- **DATA IN THIS EXERCISE**:
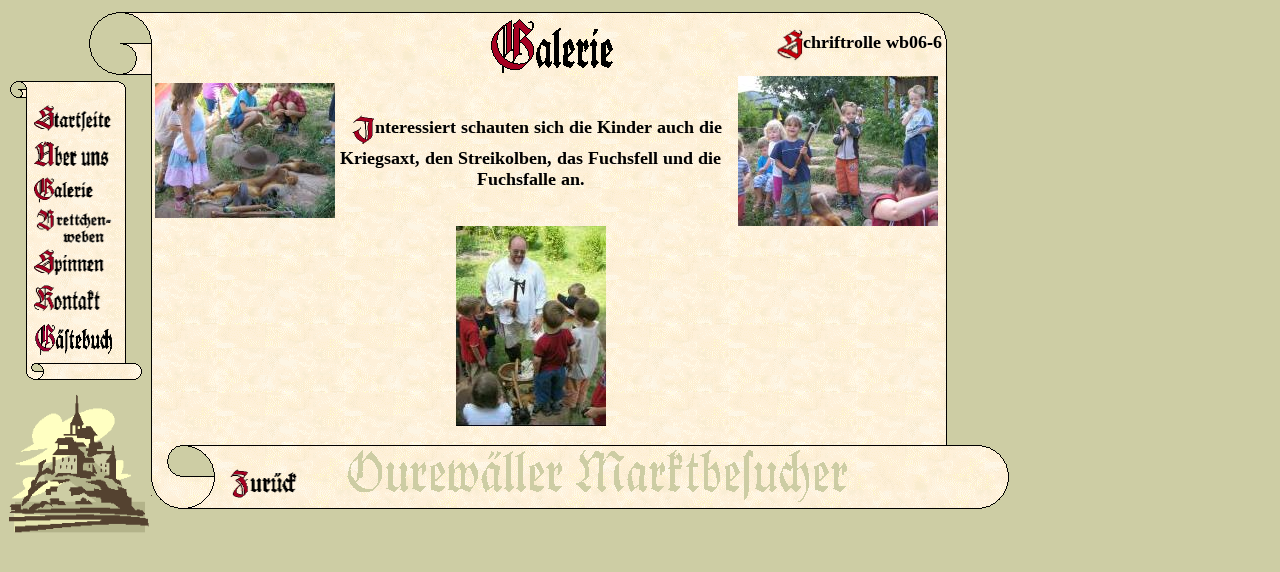

--- FILE ---
content_type: text/html
request_url: http://ourewaellermarktbesucher.de/galerie_wb06-6.html
body_size: 1842
content:
<!DOCTYPE html PUBLIC "-//W3C//DTD XHTML 1.0 Transitional//EN" "http://www.w3.org/TR/xhtml1/DTD/xhtml1-transitional.dtd">
<html xmlns="http://www.w3.org/1999/xhtml"><!-- InstanceBegin template="/Templates/hintergrund.dwt" codeOutsideHTMLIsLocked="false" -->
<head>
<meta http-equiv="Content-Type" content="text/html; charset=iso-8859-1" />
<!-- InstanceBeginEditable name="doctitle" -->
<title>Galerie - Kindergarten Weilbach 2006 (6/6)</title>
<!-- InstanceEndEditable -->

<link rel="stylesheet" href="om_styles_neu.css" type="text/css">

<!-- InstanceBeginEditable name="head" -->
<style type="text/css">
<!--
.Stil2 {
	font-size: large;
	font-weight: bold;
}
-->
</style>
<!-- InstanceEndEditable -->
<style type="text/css">
<!--
body {
	background-color: #CDCDA4;
}
body,td,th {
	font-family: Georgia, Times New Roman, Times, serif;
	font-size: 14px;
}
.Stil1 {
	font-size: 18px;
	font-weight: bold;
}
-->
</style></head>

<body>
<table width="997" border="0" cellpadding="0" cellspacing="0">
  <tr>
    <td height="68" colspan="2" align="left" ><div class="oben">
      <table width="785" height="68" border="0" cellpadding="0" cellspacing="1">
        <tr>
		<td width="211">&nbsp;</td>
		  
          <td><!-- InstanceBeginEditable name="Überschrift" -->
            <div align="center"><img src="ueberschriften/galerie.gif" width="141" height="57" align="middle"></div>
          <!-- InstanceEndEditable --></td>
          
          <td width="211" valign="middle"><!-- InstanceBeginEditable name="Rolle" -->
            <div align="right"><img src="buchstaben/s.gif" width="36" height="36" align="absmiddle" /><span class="Stil1"><font face="Georgia, Times New Roman, Times, serif">chriftrolle 
      wb06-6</font></span></div>
          <!-- InstanceEndEditable --></td>
        </tr>
      </table>
    </div>	</td>
  </tr>

  <tr>
    <td width="140" valign="top"><img src="hintergrund/menue_oben.gif" width="135" height="27" />
          <div class="menuemitte"> 
		  <a class="menu" href="index.html"><img src="menue/startseite.gif" width="97" height="36" border="0" /></a> <a class="menu" href="wir.htm"><img src="menue/ueber_uns.gif" width="97" height="36" border="0" /></a> <a  href="galerie.htm" class="menu"><img src="menue/galerie.gif" width="97" height="36" border="0" /></a> <a href="weben.htm" class="menu" > <img src="menue/weben.gif" width="97" height="36" border="0" /> </a> <a class="menu" href="spinnen.htm"><img src="menue/spinnen.gif" width="97" height="36" border="0" /></a> <a class="menu" href="kontakt.htm"><img src="menue/kontakt.gif" width="97" height="36" border="0" /></a> <a class="menu" href="http://ourewaellermarktbesucher.de/tinc?key=eqLrUwh2&amp;start=-1&amp;epp=5&amp;reverse=1"><img src="menue/gaestebuch.gif" width="97" height="46" border="0" /></a> </div>
    <img src="hintergrund/menue_unten.gif" width="135" height="23" /> 

    
    
	</td>
    <td width="1045" valign="top" background="hintergrund/hintergrund_mitte2.gif" style="background-repeat:repeat-y; " ><!-- InstanceBeginEditable name="Inhalt" -->
	<Div style="width:790px">
	  <table width="790" border="0" cellspacing="0" cellpadding="0">
        <tr>
          <td width="187"><img src="galerie/wb06/wb06_waffen.jpg" width="180" height="135" style="float:left; margin-left:7px" /></td>
          <td width="391" align="center"><img src="buchstaben/i.gif" width="36" height="36" align="absmiddle" /><span class="Stil2">nteressiert schauten sich die Kinder auch die Kriegsaxt, den Streikolben, das Fuchsfell und die Fuchsfalle an.</span></td>
          <td width="212" align="left"><img src="galerie/wb06/wb06_waffen1.jpg" width="200" height="150" align="middle" style="float:right" /></td>
        </tr>
        <tr>
          <td>&nbsp;</td>
          <td><div align="center"><span style="width:800px"><img src="galerie/wb06/wb06_waffen2.jpg" width="150" height="200" /></span></div></td>
          <td>&nbsp;</td>
        </tr>
      </table>
	  <div align="center" style="width:205px; "></div>
	  <div align="center" style="width:800px"><br />
      </div></div>
		  <!-- InstanceEndEditable --> </td>
  </tr>
  <tr>
    <td colspan="2">
	<div class="unten"><!-- InstanceBeginEditable name="weiter" -->
	  <table width="767" height="48" border="0" cellpadding="0" cellspacing="0">
        <tr>
          <td width="383" valign="middle"><a class="menu" href="galerie_wb06-5.html"><img src="menue/zurueck.gif" alt="zur 5.Schriftrolle" width="97" height="36" border="0" /></a></td>
          <td width="384" align="right" valign="middle"></td>
        </tr>
      </table>
	<!-- InstanceEndEditable --></div>	</td>
  </tr>
</table>
<!-- #BeginEditable "Burg" --><span id="Layer1" style="position:absolute; left:9px; top:394px; width:141px; height:105px; z-index:1"><img src="hintergrund/burg.gif" width="141" height="140" /></span><!-- #EndEditable -->
<p>&nbsp;</p>
</body>
<!-- InstanceEnd --></html>


--- FILE ---
content_type: text/css
request_url: http://ourewaellermarktbesucher.de/om_styles_neu.css
body_size: 2010
content:
.abst{
width:30px;
float:left
}



.oben  {
  background-image: url(hintergrund/hintergrund_oben.gif );
	
  background-repeat: no-repeat;
  
	  margin:0px;
  margin-left:10px;
  
	  padding-Top:3px;
  padding-left:140px;
  padding-right:100px;
  
	  width:935px;
  
	  height:65px;
}

/*
.inhalt {
 background-image: url(hintergrund/hintergrund_mitte2.gif );
	
	  background-repeat:repeat-y;
	
	  width:800px;
	height:400px;
	
	  float:left;
	text-align:left;
	
	  padding-left: 8px;
}
*/
.unten  {
  background-image: url(hintergrund/hintergrund_unten.gif );

	   background-repeat: no-repeat;
  width:935px;
  
	   margin-left:11px;
padding-left:200px;

	   padding-right:25px;
padding-top:15px;
height:77px;
}


.menuebox{
margin-top:0px;
margin-left:0px;
width:136px;
float:left;

}


.menuemitte {
	background-image: url(hintergrund/menue_mitte.gif );
	
	width:120px;
	padding-left:20px;
	
	margin-top: -4px;
}


a.menu:link, a.menu:visited
{ 
background-image:url(hintergrund/hell.gif);
width:90px;
}


a.menu:active, a.menu:hover
{
	background-image: url(hintergrund/dunkel.gif);
			
	color: #A50021;
	display:block;
	width:95px;
}

.inhalt{
  width: 785px;
  margin-left:7px;
	
  font:Georgia, "Times New Roman", Times, serif;
	
  font-size:medium;
  font-weight:bold
}


.spalte_r {
	width:200px;
	float:left;
	font-size: medium;

}



.spalte_m {
	width:380px;
	float:left;
	font-size: medium;
}

.spalte_l {
	width:200px;
	float:left;
	font-size: medium;	
	margin-left: 3	px;
}
.spalte_ls {
	width:80px;
	float:left;
	font-size: medium;
	margin-left: 7px;
}


.spalte_lb {
	width:550px;
	float:left;
	font-size: medium;
	margin-left: 7px;
}
.spalte_300 {
	width:295px;
	float:left;
	font-size: medium;
	margin-left: 5px;
}

a:link, a:visited {
 color: #660000;
 text-decoration:none;
 text-shadow: #666666;
}


a:active, a:hover {
 color: #990000
}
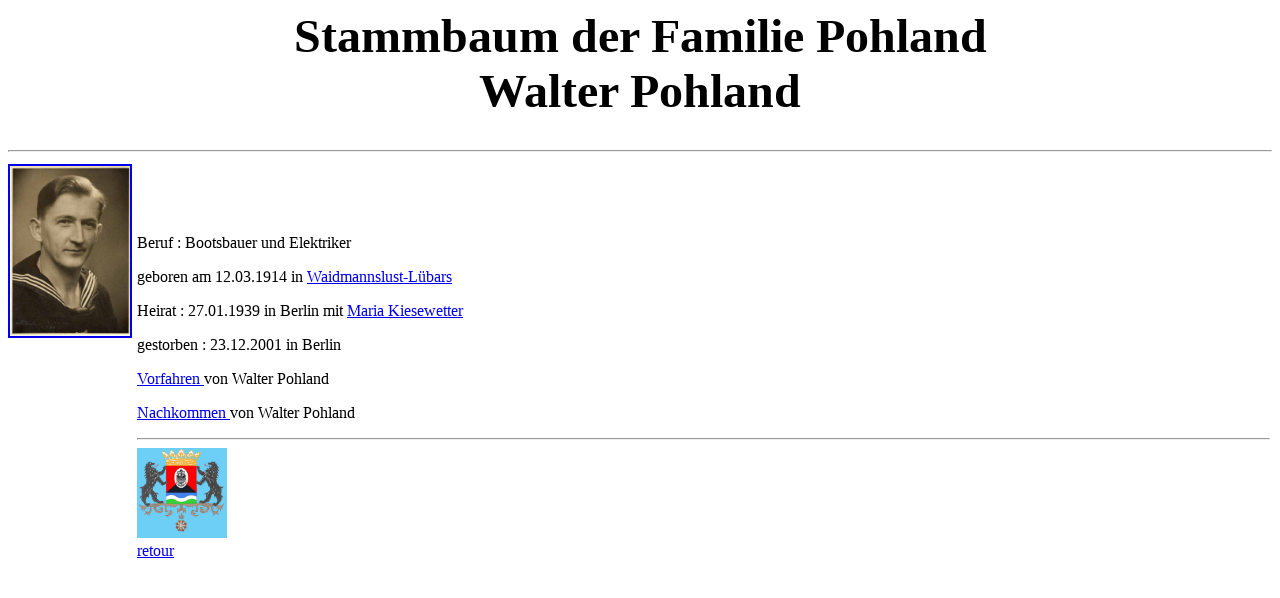

--- FILE ---
content_type: text/html
request_url: http://stammbaum.pohland.com/walter.htm
body_size: 1410
content:
<html>
<head>
<meta name="generator" content="Stammbaum Familie Pohland">
<meta name="keywords" content="Walter Pohland">
<meta http-equiv="Content-Type" content="text/html; charset=iso-8859-1">
<title>Stammbaum, Familie Pohland, Pohland Family</title>
</head>
<body bgcolor="#FFFFFF">
<center><font face="VAG Rounded Lt"><font size=+2><h1>Stammbaum der Familie Pohland<br>Walter Pohland
<div style="text-align:center"></div></H1><HR>
<table align="center" border="0" cellpadding="10" cellspacing="0">
<tr>

<a href="walter.jpg"><IMG height=170 width=120 align=left border=2 src="walter.jpg"></a>
 <td width="2%" rowspan=2 style='width:2.0%;padding:1.5pt 1.5pt 1.5pt 1.5pt'>
<p class=MsoNormal><![if !supportEmptyParas]>&nbsp;
<P><P><P><BR><P>
Beruf : Bootsbauer und Elektriker<P>
geboren am 12.03.1914 in <a href="http://www.waidmannslust.info/index.htm">Waidmannslust-Lübars</A><P>
Heirat : 27.01.1939 in Berlin mit <a href="http://stammbaum.pohland.com/maria.htm">Maria Kiesewetter</a><P>
gestorben : 23.12.2001 in Berlin<P>
<a href="http://stammbaum.pohland.com/walterV.pdf">Vorfahren </a>von Walter Pohland<P>
<a href="http://stammbaum.pohland.com/walterN.pdf">Nachkommen </a>von Walter Pohland<P>






<HR></center>

<A href="index.htm"><IMG 
height=90 src="blason.jpg" width=90 align=left> <P><P><P><BR><P><P><BR><P><BR>   retour
</a>
</span></p>

</body>
</html>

- **EXERCISE OBJECTIVE**: Please copy the lines above from the line with "width:800px;" up to and including the line with "width:136px;", exactly as written and with nothing else.

- **RESULT**:
	  width:800px;
	height:400px;
	
	  float:left;
	text-align:left;
	
	  padding-left: 8px;
}
*/
.unten  {
  background-image: url(hintergrund/hintergrund_unten.gif );

	   background-repeat: no-repeat;
  width:935px;
  
	   margin-left:11px;
padding-left:200px;

	   padding-right:25px;
padding-top:15px;
height:77px;
}


.menuebox{
margin-top:0px;
margin-left:0px;
width:136px;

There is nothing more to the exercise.